Brahms a better fit for baritone Williams at 92Y than birthday honoree Beethoven

Thu Jan 23, 2020 at 2:46 pm
Roderick Williams (l) opened a Beethoven birthday series curated by pianist Julius Drake on Wednesday at the 92nd Street Y. Photos: Grove Artists; Marco Borggreve

Beethoven anniversary programming hasn’t quite hit full speed yet, but most New York institutions are planning to get in on the celebration in one way or another. New Yorkers can expect to see a fair number of Beethoven binges, such as next month’s complete symphonic cycle at Carnegie Hall. 

The 92nd Street Y’s observance of the occasion is outside the box, to say the least: Rather than presenting a number of different pieces by music’s first great romantic, the inaugural season of 92Y’s vocal series is featuring An die ferne Geliebte on every single program, a total of five performances, all by different singers. 

On Wednesday night the cycle kicked off baritone Roderick Williams’s recital with Julius Drake, a fellow Londoner who curated the series and is accompanying all five performances. It did not make for the most convincing start to the evening; Kaufmann Concert Hall, 92Y’s main venue, is itself a dry room, a tough space for a singer to fill. Yet Williams himself did not seem particularly connected to the piece. His voice sounded gray and his approach was overly buttoned-up in what is — nominally, at least — a passionate work.

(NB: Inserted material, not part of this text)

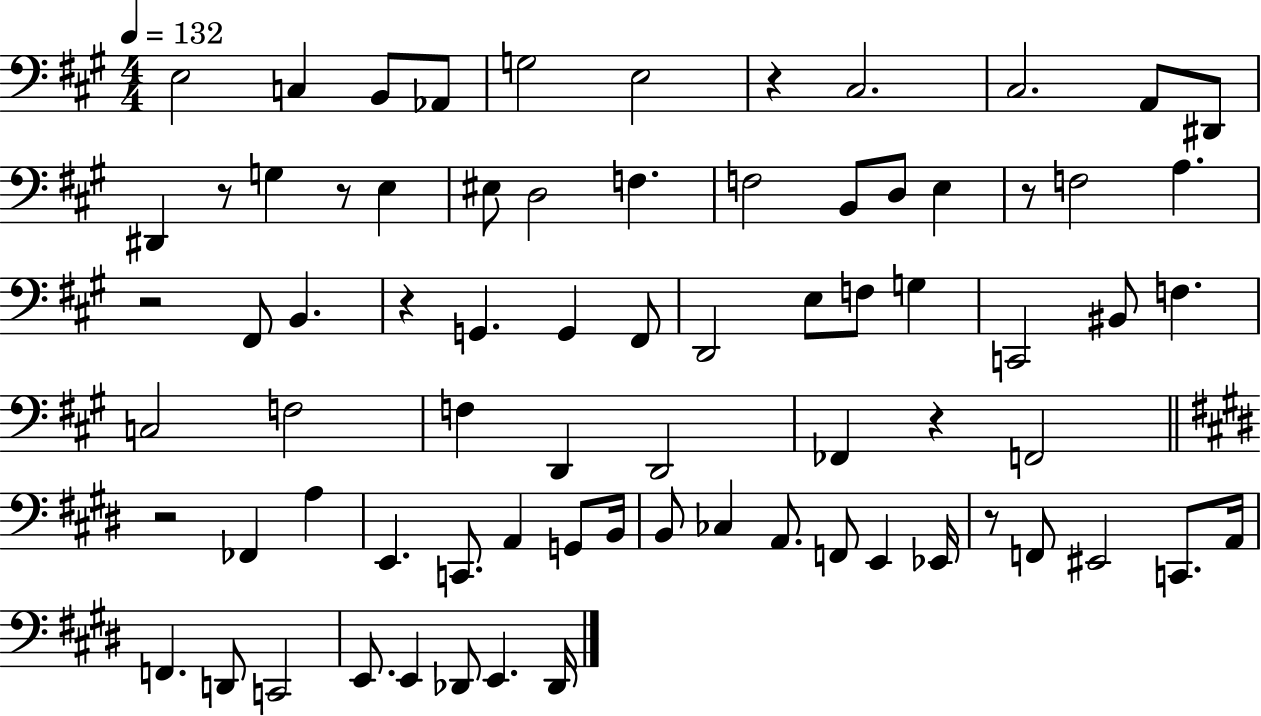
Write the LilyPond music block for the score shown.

In all, Beethoven’s cycle seemed an odd prologue to what ended up being the main thrust of Wednesday’s program: a narrative adaptation of Brahms’s 15 Romances on L. Tieck’s Die schöne Magelone. The Brahms set is not truly a cycle in the same way as the Beethoven. The six songs of An die ferne Geliebte form an integral whole. The poems of 15 Romances, although loosely tied to the original tale of “The Fair Magelone,” have been mostly stripped of the underlying story, leaving 15 texts that show varying emotional states without a clear progression.

This performance attempted to reinstate the story as a way of giving the poems more structure: before each song, animations by Cristina Garcia Martin, projected behind the piano, illustrated the plot while Adam Gopnik provided narration. The effect was charming enough: the childlike style of the drawings, with their rudimentary lines and rough fill, conveyed a storybook innocence, supported by Gopnik’s earnest narration. 

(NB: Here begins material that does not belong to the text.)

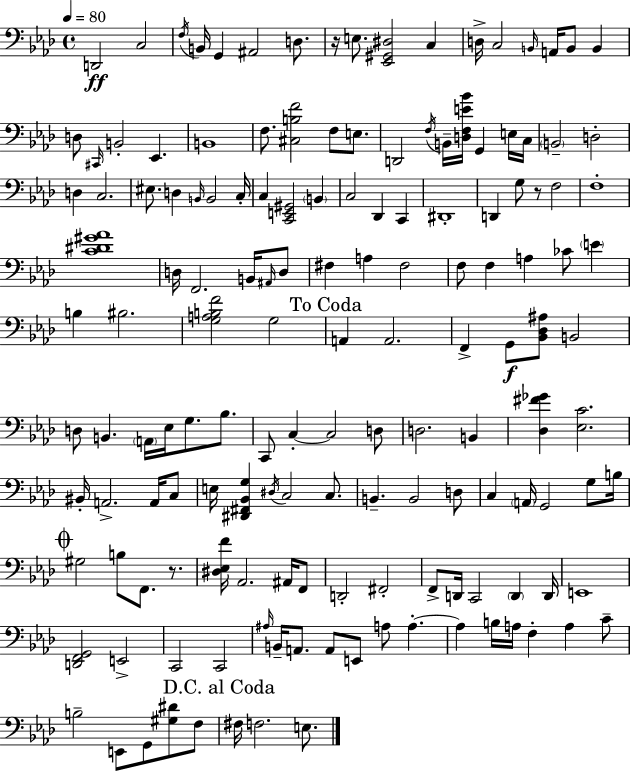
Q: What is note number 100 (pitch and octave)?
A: F2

There was certainly a tradeoff, though: While the animations helped tie the songs together in a narrative sense, it left them completely disjointed musically, as several minutes of exposition after each made it nearly impossible to hear contrasts from one to the next.

In any case, Williams sounded far more comfortable in these songs than he had in the Beethoven cycle. His tone was fuller and richer, chestnut in color with a shine in the top of his range and a hint of gravel at the bottom. He brought flashes of fire in his passionate declamation of “Keinen hat es noch gereut,” the first song in the set. 

Williams’s interpretations of the Brahms lieder showed more emotional range than he had in the Beethoven, as well. A note of longing came through in the subtle pressure in his voice at the start of “Sind es Schmerzen,” continuing on a journey through rapture and then bounding excitement. In his approach to the accompaniment, Drake did not show the spectacularly soft touch that many vocal pianists have, but his playing featured rich coloration and clear phrasing. He was especially transfixing in the breathing calm of “Liebe kam aus fernen Landen.” 

Williams brought a keen sense of shape to his gorgeous rendition of “Wie soll ich die Freude,” reflecting the swelling of his emotions in long, arching phrases and drawing a direct contrast to the tight, nimble turns of “Sulima.” For both baritone and pianist, the standout song of the evening was “Wie schnell verschwindet,” where Williams brought soft insistence to his singing while Drake channeled sublime sadness in the piano’s mournful contemplation.

The series continues 7:30 p.m. Thursday, Feb. 13 at Kaufmann Concert Hall with mezzo-soprano Sasha Cooke and pianist Julius Drake performing Beethoven and Schumann.; 212-415-5500.